[cairo] Pixman glyph performance, and beyond!

Fri Oct 23 01:49:40 PDT 2009

Excerpts from Soeren Sandmann's message of Fri Oct 23 02:37:39 +0100 2009:
> The latest incarnation of that work is the 'flags' branch here:
> 
>     http://cgit.freedesktop.org/~sandmann/pixman/log/?h=flags
> 
> which contains several optimizations in this area.

[snip]

> It might be worthwhile rerunning the benchmark against that branch,
> though I suspect there is still some overhead. Almost anything will
> show up when the images are as small as glyphs are.

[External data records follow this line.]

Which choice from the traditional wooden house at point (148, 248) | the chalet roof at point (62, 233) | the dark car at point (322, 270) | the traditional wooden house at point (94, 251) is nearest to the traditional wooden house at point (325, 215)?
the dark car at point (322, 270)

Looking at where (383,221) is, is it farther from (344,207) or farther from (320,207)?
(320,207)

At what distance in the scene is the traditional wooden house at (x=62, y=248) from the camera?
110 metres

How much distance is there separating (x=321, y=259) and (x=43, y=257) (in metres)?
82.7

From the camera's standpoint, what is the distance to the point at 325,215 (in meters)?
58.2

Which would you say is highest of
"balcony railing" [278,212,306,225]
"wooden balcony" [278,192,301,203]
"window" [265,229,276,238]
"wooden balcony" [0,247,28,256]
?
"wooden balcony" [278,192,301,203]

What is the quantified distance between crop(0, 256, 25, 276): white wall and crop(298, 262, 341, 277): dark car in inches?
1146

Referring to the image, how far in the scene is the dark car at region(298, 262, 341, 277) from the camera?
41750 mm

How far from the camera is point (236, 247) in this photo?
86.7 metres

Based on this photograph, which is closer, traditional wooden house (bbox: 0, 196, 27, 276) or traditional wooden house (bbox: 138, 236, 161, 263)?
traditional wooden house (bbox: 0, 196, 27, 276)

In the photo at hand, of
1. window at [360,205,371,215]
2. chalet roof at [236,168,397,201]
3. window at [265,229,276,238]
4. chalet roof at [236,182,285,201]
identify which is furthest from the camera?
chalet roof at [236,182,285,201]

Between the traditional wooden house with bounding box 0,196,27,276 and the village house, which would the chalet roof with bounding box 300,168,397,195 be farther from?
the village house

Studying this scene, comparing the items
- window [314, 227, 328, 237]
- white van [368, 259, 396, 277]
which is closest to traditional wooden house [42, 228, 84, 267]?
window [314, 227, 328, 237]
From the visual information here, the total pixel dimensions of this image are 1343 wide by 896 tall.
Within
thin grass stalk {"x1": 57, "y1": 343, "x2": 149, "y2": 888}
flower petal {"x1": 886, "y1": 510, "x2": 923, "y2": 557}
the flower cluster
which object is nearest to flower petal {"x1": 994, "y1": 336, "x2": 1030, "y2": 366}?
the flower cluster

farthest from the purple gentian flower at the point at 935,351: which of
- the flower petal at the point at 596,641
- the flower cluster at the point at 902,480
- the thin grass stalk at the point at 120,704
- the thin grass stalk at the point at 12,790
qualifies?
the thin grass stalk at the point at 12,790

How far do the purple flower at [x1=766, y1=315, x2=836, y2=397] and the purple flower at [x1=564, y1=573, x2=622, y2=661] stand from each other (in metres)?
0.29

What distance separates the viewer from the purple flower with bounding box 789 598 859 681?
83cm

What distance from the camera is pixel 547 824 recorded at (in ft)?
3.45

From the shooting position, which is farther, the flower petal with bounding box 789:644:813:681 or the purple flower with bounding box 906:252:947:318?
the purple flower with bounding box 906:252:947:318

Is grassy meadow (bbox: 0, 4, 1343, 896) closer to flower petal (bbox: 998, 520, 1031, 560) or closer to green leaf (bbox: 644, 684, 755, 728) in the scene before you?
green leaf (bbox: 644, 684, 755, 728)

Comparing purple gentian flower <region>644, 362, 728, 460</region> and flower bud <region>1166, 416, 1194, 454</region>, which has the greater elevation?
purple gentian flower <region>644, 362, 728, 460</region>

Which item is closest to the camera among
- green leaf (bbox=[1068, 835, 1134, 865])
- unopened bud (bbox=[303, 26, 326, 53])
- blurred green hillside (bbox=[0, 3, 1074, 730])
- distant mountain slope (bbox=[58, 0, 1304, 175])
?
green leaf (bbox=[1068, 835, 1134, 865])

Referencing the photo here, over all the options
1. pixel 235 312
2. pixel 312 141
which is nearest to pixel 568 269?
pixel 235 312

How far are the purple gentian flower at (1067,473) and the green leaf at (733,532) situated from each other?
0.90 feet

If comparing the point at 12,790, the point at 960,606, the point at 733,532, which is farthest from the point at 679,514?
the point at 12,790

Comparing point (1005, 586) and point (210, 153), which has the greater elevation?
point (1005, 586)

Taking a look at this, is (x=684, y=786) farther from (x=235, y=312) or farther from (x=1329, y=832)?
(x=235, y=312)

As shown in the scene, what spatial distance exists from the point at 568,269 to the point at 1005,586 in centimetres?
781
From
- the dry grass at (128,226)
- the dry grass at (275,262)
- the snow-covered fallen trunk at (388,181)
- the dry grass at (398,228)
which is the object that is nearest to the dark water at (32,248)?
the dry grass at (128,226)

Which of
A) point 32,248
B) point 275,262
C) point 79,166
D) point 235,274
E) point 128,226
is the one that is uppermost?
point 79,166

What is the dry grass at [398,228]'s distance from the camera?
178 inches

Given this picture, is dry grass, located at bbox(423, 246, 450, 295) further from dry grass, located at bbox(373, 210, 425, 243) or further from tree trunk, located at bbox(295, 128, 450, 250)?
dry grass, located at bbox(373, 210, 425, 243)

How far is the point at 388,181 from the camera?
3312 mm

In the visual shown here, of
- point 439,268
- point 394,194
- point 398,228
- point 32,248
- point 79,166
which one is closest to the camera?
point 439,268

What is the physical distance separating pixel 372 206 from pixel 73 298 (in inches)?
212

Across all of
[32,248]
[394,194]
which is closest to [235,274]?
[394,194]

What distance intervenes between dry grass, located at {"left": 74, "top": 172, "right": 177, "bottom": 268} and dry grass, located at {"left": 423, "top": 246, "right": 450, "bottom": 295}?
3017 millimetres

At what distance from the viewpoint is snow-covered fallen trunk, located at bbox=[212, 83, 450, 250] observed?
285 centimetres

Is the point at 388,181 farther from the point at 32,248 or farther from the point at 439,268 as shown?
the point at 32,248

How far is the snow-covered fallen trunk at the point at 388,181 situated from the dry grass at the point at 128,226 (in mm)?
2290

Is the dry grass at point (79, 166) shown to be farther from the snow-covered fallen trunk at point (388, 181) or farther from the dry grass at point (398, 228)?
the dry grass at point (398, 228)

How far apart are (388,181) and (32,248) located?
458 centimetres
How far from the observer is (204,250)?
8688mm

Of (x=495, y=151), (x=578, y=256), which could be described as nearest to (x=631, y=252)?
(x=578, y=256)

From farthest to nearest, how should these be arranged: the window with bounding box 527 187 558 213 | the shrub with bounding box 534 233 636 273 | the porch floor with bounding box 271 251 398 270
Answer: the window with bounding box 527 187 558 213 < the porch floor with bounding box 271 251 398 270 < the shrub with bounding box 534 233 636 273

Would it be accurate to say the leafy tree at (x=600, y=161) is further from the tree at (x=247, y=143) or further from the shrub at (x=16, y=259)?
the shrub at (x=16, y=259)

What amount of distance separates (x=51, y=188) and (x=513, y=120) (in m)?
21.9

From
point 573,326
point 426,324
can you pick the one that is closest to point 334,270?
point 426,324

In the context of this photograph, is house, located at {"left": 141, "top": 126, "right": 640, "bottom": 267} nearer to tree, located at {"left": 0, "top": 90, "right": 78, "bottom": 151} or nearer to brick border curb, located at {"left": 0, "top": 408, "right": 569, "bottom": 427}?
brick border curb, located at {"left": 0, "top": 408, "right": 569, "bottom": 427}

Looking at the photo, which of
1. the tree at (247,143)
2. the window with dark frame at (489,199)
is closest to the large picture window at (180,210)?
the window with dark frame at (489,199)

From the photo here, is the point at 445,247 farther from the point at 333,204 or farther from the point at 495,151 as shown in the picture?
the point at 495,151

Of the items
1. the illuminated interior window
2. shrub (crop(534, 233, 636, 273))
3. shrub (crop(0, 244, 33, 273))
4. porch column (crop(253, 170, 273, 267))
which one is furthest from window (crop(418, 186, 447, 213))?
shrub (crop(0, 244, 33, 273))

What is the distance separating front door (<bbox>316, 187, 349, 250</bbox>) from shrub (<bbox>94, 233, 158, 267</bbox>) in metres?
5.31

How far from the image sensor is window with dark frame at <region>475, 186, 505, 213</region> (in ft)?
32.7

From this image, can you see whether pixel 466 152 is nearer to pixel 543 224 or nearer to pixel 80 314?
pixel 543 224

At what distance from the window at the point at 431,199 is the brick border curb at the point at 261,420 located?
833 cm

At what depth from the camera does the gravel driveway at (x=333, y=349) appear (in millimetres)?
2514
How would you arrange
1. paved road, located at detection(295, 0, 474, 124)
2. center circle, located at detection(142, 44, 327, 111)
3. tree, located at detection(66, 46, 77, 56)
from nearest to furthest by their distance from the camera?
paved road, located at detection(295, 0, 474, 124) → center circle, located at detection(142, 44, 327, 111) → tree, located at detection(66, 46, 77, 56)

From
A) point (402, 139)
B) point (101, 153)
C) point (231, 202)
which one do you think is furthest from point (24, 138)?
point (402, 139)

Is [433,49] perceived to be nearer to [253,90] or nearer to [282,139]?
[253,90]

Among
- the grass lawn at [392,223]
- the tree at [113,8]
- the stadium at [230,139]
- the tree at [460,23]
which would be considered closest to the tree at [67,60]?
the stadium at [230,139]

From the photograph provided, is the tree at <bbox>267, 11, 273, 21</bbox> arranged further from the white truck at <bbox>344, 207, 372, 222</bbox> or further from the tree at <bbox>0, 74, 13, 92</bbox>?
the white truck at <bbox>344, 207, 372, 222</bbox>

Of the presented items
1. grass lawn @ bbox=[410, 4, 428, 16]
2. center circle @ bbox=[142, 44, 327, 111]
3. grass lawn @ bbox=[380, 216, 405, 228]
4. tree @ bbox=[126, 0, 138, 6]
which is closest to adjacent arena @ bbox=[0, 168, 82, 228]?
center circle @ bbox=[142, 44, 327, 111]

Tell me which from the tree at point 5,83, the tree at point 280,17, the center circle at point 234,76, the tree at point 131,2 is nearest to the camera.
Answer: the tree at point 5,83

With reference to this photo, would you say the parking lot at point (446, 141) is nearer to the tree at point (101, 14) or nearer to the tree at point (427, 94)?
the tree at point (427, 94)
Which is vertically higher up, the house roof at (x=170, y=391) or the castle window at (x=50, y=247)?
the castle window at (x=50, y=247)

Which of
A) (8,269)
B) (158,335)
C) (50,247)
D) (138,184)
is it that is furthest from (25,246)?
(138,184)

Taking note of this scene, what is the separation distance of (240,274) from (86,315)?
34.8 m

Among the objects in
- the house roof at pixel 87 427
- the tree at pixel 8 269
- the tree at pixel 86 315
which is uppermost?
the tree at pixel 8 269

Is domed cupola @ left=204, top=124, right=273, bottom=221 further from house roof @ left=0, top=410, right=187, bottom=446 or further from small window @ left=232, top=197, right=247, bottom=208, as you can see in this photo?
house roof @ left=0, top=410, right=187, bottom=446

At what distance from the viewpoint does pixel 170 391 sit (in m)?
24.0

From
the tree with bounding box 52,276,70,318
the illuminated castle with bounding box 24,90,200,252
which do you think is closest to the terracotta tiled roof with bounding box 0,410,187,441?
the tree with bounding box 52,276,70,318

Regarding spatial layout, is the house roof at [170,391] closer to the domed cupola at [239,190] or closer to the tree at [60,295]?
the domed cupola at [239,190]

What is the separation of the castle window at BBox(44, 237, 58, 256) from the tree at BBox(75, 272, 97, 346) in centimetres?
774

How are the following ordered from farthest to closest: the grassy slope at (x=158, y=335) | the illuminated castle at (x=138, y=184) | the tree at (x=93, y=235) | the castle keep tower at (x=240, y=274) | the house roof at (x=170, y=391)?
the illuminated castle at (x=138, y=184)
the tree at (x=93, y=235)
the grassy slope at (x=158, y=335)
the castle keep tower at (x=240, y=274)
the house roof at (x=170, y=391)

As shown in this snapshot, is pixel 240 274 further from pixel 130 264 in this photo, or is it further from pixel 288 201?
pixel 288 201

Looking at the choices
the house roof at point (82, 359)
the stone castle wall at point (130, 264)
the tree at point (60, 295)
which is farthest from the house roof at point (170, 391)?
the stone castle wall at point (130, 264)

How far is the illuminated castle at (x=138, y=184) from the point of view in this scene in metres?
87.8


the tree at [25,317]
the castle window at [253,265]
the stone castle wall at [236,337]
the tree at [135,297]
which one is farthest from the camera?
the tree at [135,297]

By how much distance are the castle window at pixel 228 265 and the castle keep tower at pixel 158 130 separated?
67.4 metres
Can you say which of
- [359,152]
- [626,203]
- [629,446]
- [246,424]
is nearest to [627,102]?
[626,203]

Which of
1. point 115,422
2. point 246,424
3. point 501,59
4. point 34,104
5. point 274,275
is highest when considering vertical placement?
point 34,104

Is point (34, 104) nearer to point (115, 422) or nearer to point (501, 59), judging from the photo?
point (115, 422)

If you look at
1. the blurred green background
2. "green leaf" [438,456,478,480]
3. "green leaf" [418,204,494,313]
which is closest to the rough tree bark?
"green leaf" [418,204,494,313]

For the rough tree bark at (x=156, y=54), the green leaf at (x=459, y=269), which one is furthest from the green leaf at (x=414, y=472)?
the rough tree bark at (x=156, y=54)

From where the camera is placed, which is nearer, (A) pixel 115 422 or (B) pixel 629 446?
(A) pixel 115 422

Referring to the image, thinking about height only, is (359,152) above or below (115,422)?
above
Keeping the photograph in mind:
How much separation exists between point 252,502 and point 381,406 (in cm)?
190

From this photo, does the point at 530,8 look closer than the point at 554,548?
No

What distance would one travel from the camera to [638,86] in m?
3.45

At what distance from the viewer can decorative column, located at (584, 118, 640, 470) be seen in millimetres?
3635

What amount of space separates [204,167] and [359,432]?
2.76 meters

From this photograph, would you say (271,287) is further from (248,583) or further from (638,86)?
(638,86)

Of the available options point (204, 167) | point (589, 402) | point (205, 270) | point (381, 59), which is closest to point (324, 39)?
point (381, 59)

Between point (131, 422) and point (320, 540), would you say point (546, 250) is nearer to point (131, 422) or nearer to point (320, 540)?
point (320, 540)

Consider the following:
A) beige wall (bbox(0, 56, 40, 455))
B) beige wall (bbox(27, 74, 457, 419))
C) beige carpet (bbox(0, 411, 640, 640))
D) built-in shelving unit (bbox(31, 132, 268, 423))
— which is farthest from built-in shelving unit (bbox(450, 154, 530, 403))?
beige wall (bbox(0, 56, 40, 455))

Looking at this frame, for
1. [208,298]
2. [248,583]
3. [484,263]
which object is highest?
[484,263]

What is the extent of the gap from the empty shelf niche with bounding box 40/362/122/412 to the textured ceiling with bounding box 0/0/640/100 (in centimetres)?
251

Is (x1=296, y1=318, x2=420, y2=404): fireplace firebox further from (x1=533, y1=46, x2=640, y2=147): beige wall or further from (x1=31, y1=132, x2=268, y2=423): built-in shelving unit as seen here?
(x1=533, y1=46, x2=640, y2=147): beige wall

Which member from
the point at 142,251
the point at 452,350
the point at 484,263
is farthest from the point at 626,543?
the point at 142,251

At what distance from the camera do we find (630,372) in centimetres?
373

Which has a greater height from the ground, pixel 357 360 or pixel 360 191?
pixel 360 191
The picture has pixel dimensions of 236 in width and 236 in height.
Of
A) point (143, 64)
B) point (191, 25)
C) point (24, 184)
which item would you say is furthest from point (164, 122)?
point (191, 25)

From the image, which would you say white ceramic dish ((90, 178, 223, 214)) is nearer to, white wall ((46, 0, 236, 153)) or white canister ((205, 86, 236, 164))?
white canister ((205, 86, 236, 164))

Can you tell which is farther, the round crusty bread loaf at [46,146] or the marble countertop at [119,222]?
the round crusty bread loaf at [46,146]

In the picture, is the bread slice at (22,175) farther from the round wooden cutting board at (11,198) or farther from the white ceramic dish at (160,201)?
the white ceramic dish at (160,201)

Very effective, Søren, it eliminated the get_fast_path() overhead entirely:

  32.84%  [.] sse2_composite_add_n_8888_8888_ca
  17.13%  [.] sse2_composite_over_n_8888_8888_ca
  15.98%  [.] pixman_image_composite
   5.78%  [.] pixman_blt_sse2
   5.40%  [.] _pixman_image_validate
   3.98%  [.] pixman_compute_composite_region32
   2.12%  [.] pixman_fill_sse2

It looks like it's been absorbed into pixman_image_composite(), but the
runtime improved by over 10% -- indicative that the lookup overhead was
eliminated. Though there is still around 25% to be recovered.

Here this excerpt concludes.